FEDERMAN, MAX (1902–1991), Canadian labor leader and Zionist. Federman was born in Dzialoszyce, Poland, and in 1920 joined his father, who had previously immigrated to Toronto. Federman found work in the fur industry and became active in the International Union of Fur and Leather Workers. A committed Socialist and strident anti-Communist, he spent 20 years battling Communist infiltration of his union and was regularly denounced as a class renegade in the Vochenblatt, the Yiddish Communist weekly in Toronto. In 1935, his union split along ideological lines and finally dissolved in 1955. The union's members joined the Amalgamated Meat Cutters of the afl/cio. Federman eventually became manager of the union's Fur and Leather Department in Toronto.

Federman was also active on behalf of the Toronto Jewish community. In the aftermath of World War ii he helped win labor support for the reopening of Canadian immigration and, especially, the removal of barriers to Jewish immigration. He represented labor in fur industry negotiations with the Canadian government regarding the postwar admission of Jewish furriers to Canada from Europe. When the government agreed to the admission of 500 fur workers and their families, Federman was part of the Canadian team that visited Displaced Persons camps in Germany, Austria, and Italy to select the workers.
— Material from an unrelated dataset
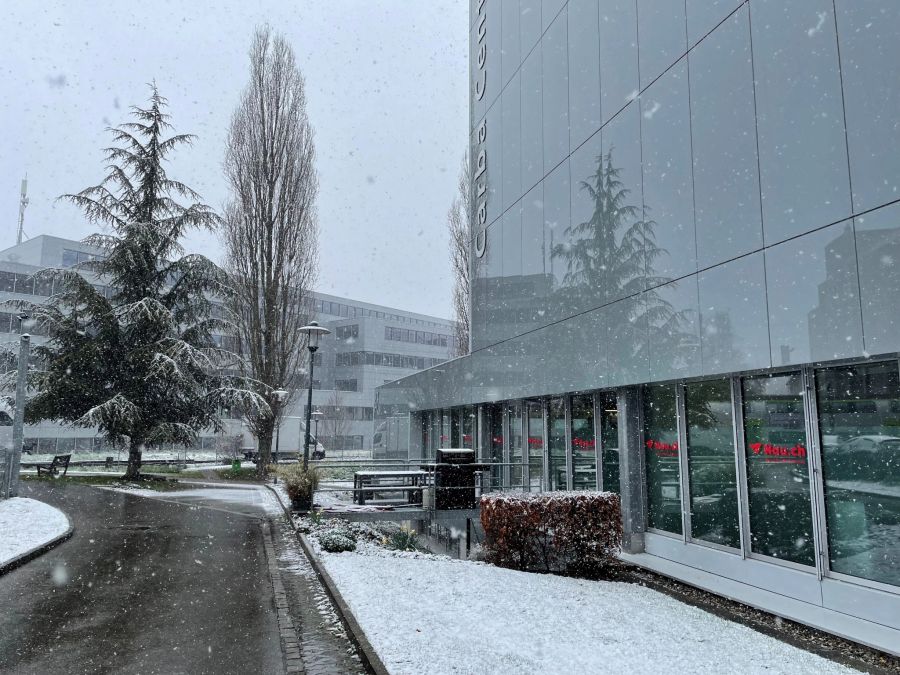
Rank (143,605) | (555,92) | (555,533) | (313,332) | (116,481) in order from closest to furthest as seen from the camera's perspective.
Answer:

An ardent Zionist, Federman was chairman of *Aḥdut ha-Avodah-Poalei Zion and instrumental in establishing a vocational training school in Upper Galilee in 1961. In addition, he was active in numerous labor and communal organizations in Toronto, including the Trades and Labour Council, the Executive Trade Union Committee, the Histadrut, the Jewish Labour Committee, the Borochov School, the Co-Operative Commonwealth Federation (ccf) and its successor, the New Democratic Party. Following an upsurge in antisemitic hate activity in Toronto in the early 1960s, Federman joined the Community Anti-Nazi Committee of the Canadian Jewish Congress.